In today’s digital world, the idea of “social” is constantly morphing into something new. Companies have to maintain their presence across a wide range of social media networks, including hotshots like Facebook, Twitter and Google+, but there are also a range of smaller, or more specialized social platforms. If you haven’t run the gauntlet yet, let me tell you straight that managing multiple social media accounts is a time-consuming process. But don’t worry, I’ll tell you how best to do it.
Figure out your content’s relevance
Before you even get started, you should be able to correctly conceptualize how your company should be represented on its social media platforms. Most companies should want to sign up for the heavy-hitters like Facebook, Twitter, and Google+ (these have the greatest potential for disseminating your content). Then you need to analyze the audience potential of sites like Pinterest, Tumblr, LinkedIn, etc. If your business is financial analysis, for example, you might not have much to offer the image-based Pinterest community (unless you’re big into infographics—then there’s some potential there). But don’t overstretch yourself: only establish presence on social media that is relevant to your content.
Hire a community manager
So it’s Tuesday afternoon and you finally got through your e-mails. You had planned to start in on those inventory reports, but now it’s 2 p.m. and you still haven’t gone to lunch. The culprit? You guessed it—you’ve been slaving away at the social media gauntlet.

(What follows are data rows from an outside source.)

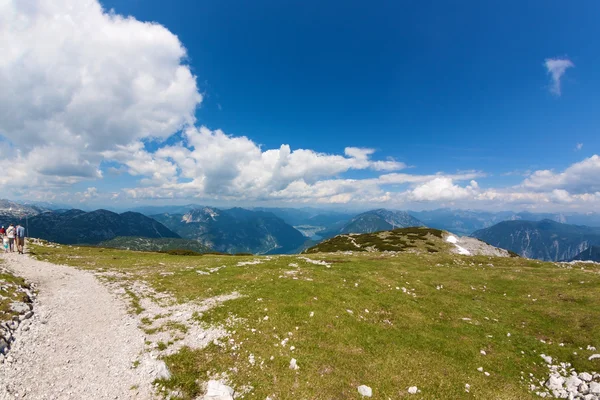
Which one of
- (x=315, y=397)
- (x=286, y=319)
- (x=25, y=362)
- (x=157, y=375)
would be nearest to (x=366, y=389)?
(x=315, y=397)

In order to be successful on social media, you have to participate in the communities. This means scheduling posts, responding to comments, reaching out to other bulwarks in your community, planning and timing content, and generally managing your social media. It’s time-consuming. Managing social media quickly becomes one of your principle tasks, replacing such things as managing people, creating your actual product, balancing accounts, or spending time with your family (Yup, truth hurts).
Enter the community manager. Ideally, your community manager can handle not only scheduling and participation in the social media platforms, but will also be a creator of your social media content. It might bust your bank to hire a dedicated employee for something that seems simple—but the increased chatter and conversions that this person elicits may convince you that they were well worth the investment.
The reason managing social media takes time is because you have to log into each and every account to make updates. You can be snazzy about this by bookmarking the social media sites and having them remember your password, but still, wouldn’t it be easier to manage all this from one place?
That’s why developers have designed Social Media Management Tools, or SMMTs. A SMMT is software that allows you to register some or all of your social media accounts on their platform. They offer a single interface from which you can manage your social media, collaborate with team members (additional community contributors), and track post performance.
One of the most popular SMMTs out there is Hootsuite, which was also one of the first. You can connect a Hootsuite account to Facebook, Twitter, Google+, WordPress, and others. Some of the best features about Hootsuite include scheduling capabilities, team registration, analytics, and RSS integration. Of course, you’ll have to pay a monthly or yearly fee to get access to some of the more advanced stuff (and some have lodged other complaints), but all in all, Hootsuite is a great time-saver.
There are many other SSMTs to choose from:
Each has a different reason to be useful to you. Some, like Oktopost, are better for B2B management, while others, like GrabInbox, are tempting because of their price tag.
Autopost, Autopost, Autopost!
If you are using a CMS like Drupal or WordPress for your company blog (which you ought to have), then you will be happy to learn that you can automatically update some of your social media pages as soon as a new post goes live. In WordPress, functional add-ons are called plugins, and in Drupal they’re called modules. My favorite auto poster for WordPress is the Social Networks Auto Poster (SNAP) plugin. You can program new posts to publish directly to Twitter, Facebook, Google+, Pinterest, LinkedIn, Blogger, Tumblr, Digg, StumbleUpon and more. The Drupal module Post It Everywhere offers similar functionality.
Between hiring a dedicated community manager, using SMMTs, and leveraging the advantages of auto-post software, you may now be able to make lunch by noon. And the family will be happy, too.